Community Research and Development Information Service - CORDIS

H2020

DICE Report Summary

Project ID: 644869
Funded under: H2020-EU.2.1.1.3.

Periodic Reporting for period 1 - DICE (Developing Data-Intensive Cloud Applications with Iterative Quality Enhancements)

Reporting period: 2015-02-01 to 2016-01-31

Summary of the context and overall objectives of the project

Recent years have seen the rapid growth of interest for cloud applications built on top of Big Data technologies such as MapReduce/Hadoop, NoSQL databases, cloud-based storage, and stream processing systems. However, there is still a visible shortage of software engineering models, methods and tools for developing data-intensive software systems. Moreover, the rush to hit the Big Data market with new products leads companies to reduce the attention they pay to quality aspects, which are yet critical to avoid project failures. This issue is exacerbated by the fact that quality engineering of data-intensive software systems is still in its infancy, making it difficult today to analyse, predict and guarantee efficiency, reliability and safety properties for these applications.
DICE aims at addressing these challenges by defining a novel framework for quality-driven development of data-intensive applications. The DICE methodology will cover quality assessment, architecture enhancement, testing and agile delivery, relying on principles of the emerging DevOps paradigm. At a high-level, the DICE paradigm aims at:
- Tackling skill shortages and learning curves in quality-driven development and Big Data technologies through open source development tools, models, and methods.
- Shortening the time to market for data-intensive applications that meet quality requirements, reducing costs for independent software vendors (ISVs) and increasing value for end-users.
- Reducing the number and the severity of quality incidents by iteratively learning the quality-levels of the application at runtime, feeding this information back to developers.

WHAT THIS EXERCISE ASKS =
a: Decide whether each statement agrees with the DICE project summary. For each, answer yes or no and quote the deciding words from the summary exactly. (i) The reporting period runs from 2015-02-01 to 2016-01-31. (ii) The summary describes quality engineering of data-intensive software systems as a mature field. (iii) The DICE methodology relies on principles of the DevOps paradigm.
b: Return the part of the DICE project summary starting at "Recent years have" and ending at "for these applications.", copied exactly.
c: List every Big Data technology that the DICE project summary names as an example.

DATA EXCERPT =
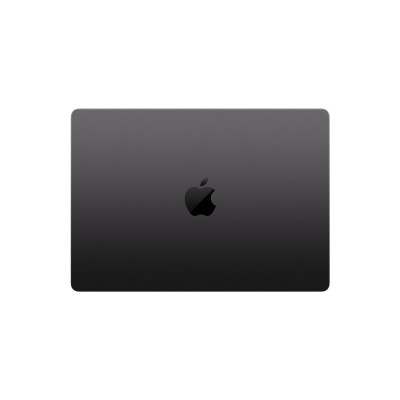 Apple MacBook Pro 16 2026 M5 Max 48Gb/2Tb (Space Black) (MGEE4)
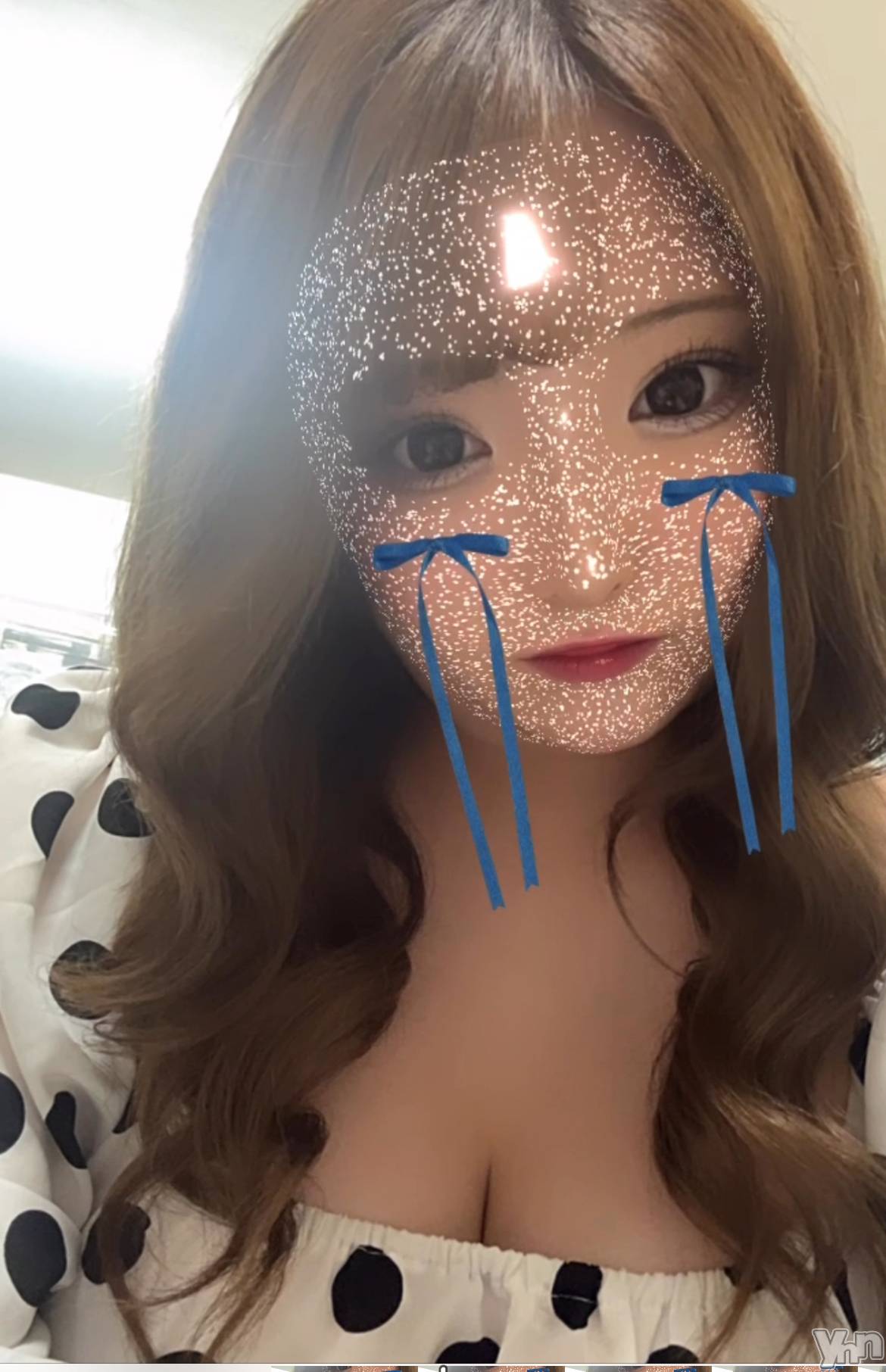 ���ܥ���Х��顦�����CLUB HEARTS(����֥ϡ���) ��2024ǯ10��2���̥�֥����֤��Ϥ褦�������ޤ�!!��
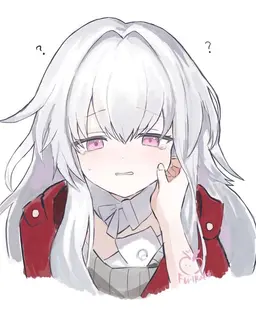 Profile image of 클라라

SOLUTIONS IN ORDER =
a:
(i) Yes: "Reporting period: 2015-02-01 to 2016-01-31"
(ii) No: "quality engineering of data-intensive software systems is still in its infancy"
(iii) Yes: "relying on principles of the emerging DevOps paradigm"

b:
Recent years have seen the rapid growth of interest for cloud applications built on top of Big Data technologies such as MapReduce/Hadoop, NoSQL databases, cloud-based storage, and stream processing systems. However, there is still a visible shortage of software engineering models, methods and tools for developing data-intensive software systems. Moreover, the rush to hit the Big Data market with new products leads companies to reduce the attention they pay to quality aspects, which are yet critical to avoid project failures. This issue is exacerbated by the fact that quality engineering of data-intensive software systems is still in its infancy, making it difficult today to analyse, predict and guarantee efficiency, reliability and safety properties for these applications.

c:
- MapReduce/Hadoop
- NoSQL databases
- cloud-based storage
- stream processing systems